## YOUR GOAL
For this exercise, reproduce the entries below exactly, but only from the line containing "family: Canidae" through the line containing "South Africa, site F04, 2018-07-02 22:19:53.", both included.

## GIVEN ENTRIES
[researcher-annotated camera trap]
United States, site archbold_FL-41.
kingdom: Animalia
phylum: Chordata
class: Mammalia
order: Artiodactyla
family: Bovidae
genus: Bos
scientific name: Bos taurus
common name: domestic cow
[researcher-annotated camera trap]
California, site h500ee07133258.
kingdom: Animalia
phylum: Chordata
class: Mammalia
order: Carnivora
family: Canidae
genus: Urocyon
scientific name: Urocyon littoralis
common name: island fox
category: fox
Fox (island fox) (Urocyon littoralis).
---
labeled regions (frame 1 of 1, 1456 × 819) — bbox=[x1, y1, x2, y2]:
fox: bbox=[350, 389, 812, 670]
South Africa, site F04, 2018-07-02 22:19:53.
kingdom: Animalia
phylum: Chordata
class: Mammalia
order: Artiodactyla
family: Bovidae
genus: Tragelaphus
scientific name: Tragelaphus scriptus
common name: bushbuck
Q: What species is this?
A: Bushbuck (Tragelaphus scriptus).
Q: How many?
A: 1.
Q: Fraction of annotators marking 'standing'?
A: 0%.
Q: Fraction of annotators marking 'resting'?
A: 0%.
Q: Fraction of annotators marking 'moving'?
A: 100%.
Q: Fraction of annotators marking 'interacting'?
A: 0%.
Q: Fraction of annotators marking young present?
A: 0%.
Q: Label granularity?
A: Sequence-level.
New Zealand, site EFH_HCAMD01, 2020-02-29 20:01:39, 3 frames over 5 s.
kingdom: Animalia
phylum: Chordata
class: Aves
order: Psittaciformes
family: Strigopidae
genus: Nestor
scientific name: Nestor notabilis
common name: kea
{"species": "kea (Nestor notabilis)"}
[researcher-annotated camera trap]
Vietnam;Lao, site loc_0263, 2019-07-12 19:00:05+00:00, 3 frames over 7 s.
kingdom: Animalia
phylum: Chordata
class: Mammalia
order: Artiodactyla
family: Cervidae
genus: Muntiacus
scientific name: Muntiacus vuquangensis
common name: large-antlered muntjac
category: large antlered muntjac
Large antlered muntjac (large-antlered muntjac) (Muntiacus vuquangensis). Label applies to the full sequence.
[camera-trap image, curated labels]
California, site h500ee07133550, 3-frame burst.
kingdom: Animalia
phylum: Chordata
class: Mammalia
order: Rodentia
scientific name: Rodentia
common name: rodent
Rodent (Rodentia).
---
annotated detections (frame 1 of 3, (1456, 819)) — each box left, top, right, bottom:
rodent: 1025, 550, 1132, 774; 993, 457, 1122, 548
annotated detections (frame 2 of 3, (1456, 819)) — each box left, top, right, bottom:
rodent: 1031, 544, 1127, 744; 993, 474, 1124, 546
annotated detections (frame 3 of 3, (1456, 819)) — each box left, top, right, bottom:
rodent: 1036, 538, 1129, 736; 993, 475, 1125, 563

## EXERCISE RESULT
family: Canidae
genus: Urocyon
scientific name: Urocyon littoralis
common name: island fox
category: fox
Fox (island fox) (Urocyon littoralis).
---
labeled regions (frame 1 of 1, 1456 × 819) — bbox=[x1, y1, x2, y2]:
fox: bbox=[350, 389, 812, 670]
South Africa, site F04, 2018-07-02 22:19:53.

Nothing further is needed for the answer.